Caselaw Digest
Caselaw Digest

Abbott Diabetes Care Inc & Ors v Dexcom Incorporated & Ors

15 January 2024
[2024] EWHC 36 (Pat)
High Court
Two companies making devices for diabetics argued about who invented what. A judge looked at the inventions and earlier similar things to decide who invented what first. The judge decided that none of the new inventions were really new or surprising, so the patents were invalid.

Key Facts

  • Abbott and Dexcom, leading CGM device manufacturers, were involved in a patent dispute concerning four patents.
  • The patents in question related to features involving providing users with information about blood glucose levels and other characteristics (except EP223, which dealt with application installation checks).
  • Three trials were conducted; Trial A covered EP627, EP223, EP159, and EP539.
  • EP625 was withdrawn by Abbott before trial.
  • Various prior art citations were considered in assessing validity.
  • Expert witnesses from both sides provided evidence on technical and clinical aspects.

Legal Principles

Purposive construction of claims.

Saab Seaeye Ltd v Atlas Electronik GmbH [2017] EWCA Civ 2175 and Icescape Ltd v Ice-World International BV [2018] EWCA Civ 2219

Anticipation requires clear and unambiguous disclosure of all claimed features.

T/396/89 UNION CARBIDE/high tear strength polymers [1992] EPOR 312 and Synthon's Patent [2005] UKHL 59

Obviousness requires consideration of what real-life skilled people would think and do. The question 'why wasn't it done before?' is a powerful consideration, particularly when all components have been long and widely known.
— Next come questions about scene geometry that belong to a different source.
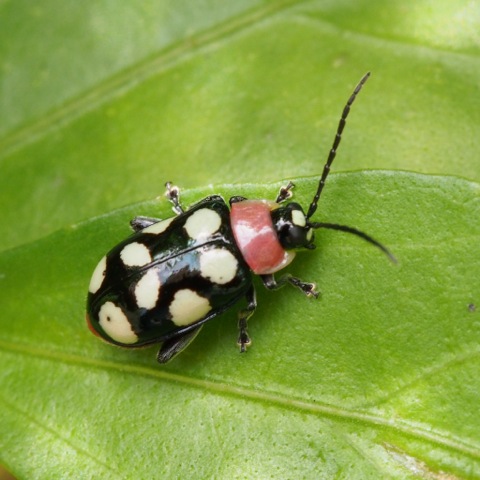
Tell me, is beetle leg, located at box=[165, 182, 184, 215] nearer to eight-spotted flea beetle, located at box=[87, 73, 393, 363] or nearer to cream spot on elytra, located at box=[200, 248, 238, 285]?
eight-spotted flea beetle, located at box=[87, 73, 393, 363]

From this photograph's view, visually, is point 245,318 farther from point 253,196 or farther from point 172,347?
point 253,196

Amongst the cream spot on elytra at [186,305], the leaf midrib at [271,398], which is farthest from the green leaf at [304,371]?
the cream spot on elytra at [186,305]

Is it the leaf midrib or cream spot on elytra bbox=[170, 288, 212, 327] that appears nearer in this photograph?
the leaf midrib

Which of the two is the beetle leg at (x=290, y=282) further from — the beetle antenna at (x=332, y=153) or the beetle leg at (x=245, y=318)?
the beetle antenna at (x=332, y=153)

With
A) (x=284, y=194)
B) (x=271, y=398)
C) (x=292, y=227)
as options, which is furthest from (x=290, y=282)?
(x=271, y=398)

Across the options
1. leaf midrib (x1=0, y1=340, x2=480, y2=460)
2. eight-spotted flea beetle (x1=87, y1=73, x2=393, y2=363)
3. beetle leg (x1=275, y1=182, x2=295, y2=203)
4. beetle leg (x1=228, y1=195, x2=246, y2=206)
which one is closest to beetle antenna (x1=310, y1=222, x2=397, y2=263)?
eight-spotted flea beetle (x1=87, y1=73, x2=393, y2=363)
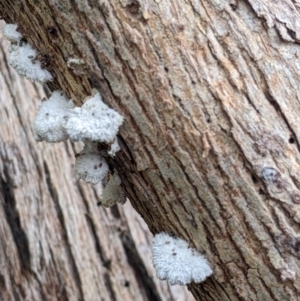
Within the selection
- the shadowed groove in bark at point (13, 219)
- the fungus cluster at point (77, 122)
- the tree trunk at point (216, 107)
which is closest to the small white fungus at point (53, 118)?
Answer: the fungus cluster at point (77, 122)

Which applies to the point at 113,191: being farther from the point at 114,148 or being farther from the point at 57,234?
the point at 57,234

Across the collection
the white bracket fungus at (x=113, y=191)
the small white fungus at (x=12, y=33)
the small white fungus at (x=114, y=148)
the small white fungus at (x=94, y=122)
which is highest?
the small white fungus at (x=94, y=122)

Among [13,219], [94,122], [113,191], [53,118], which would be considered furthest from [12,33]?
[13,219]

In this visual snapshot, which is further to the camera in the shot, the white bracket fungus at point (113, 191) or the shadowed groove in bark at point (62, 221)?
the shadowed groove in bark at point (62, 221)

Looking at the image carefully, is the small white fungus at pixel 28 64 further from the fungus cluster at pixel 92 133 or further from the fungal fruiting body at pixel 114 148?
the fungal fruiting body at pixel 114 148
Actavis v. ICOS [2019] UKSC 15, Generics v. Lundbeck [2007] EWHC 1040 (Pat), Teva v Leo [2015] EWCA Civ 779, Technip France SA’s Patent [2004] EWCA Civ 381

Patent claims must be clear and concise.

§14(5)(b) of the Patents Act 1977

Amendment of a patent claim is not allowed if it extends protection.

Hospira v Genentech [2014] EWHC 3857

The skilled person is presumed to read prior art, but not necessarily with an expectation of relevance or utility. Documents from distant or unrelated fields are less likely to be considered.
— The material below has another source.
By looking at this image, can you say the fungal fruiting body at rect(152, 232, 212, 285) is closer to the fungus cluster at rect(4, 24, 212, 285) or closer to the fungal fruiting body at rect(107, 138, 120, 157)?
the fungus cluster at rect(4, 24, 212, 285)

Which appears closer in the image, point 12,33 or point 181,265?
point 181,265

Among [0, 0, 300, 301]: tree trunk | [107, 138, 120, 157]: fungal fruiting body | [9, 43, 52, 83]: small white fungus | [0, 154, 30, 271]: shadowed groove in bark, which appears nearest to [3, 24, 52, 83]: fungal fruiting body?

Inhale v Quadrant [2002] RPC 21

Outcomes

EP627 invalid for lack of novelty (anticipated by the STS Guide), not obvious over Bunte.

The STS Guide disclosed all the elements of EP627 claim 1. The court rejected Abbott's arguments regarding the interpretation of 'predetermined routine' and 'second indication'. Bunte, while related, was deemed not applicable to the CGM context without hindsight.

EP223 claim 1 invalid for lack of novelty (anticipated by Gejdos). Not obvious over Lebel.

Gejdos disclosed all the elements of EP223 claim 1. The court rejected Abbott's arguments concerning the scope of the installation and functional checks and the application of Lebel to smartphone technology. Claims 7 and 9 were deemed obvious given the invalidity of claim 1.

EP539 amendments disallowed for extending protection and lacking clarity. EP539 and EP159 invalid for lack of novelty (anticipated by Brauker and Shariati) and obviousness.

The amendments to EP539 extended the scope of protection. The court found that Brauker and Shariati disclosed the inventive concept of EP159/EP539. The court rejected Dexcom's arguments concerning the skilled team's mindset and the alleged lack of obviousness.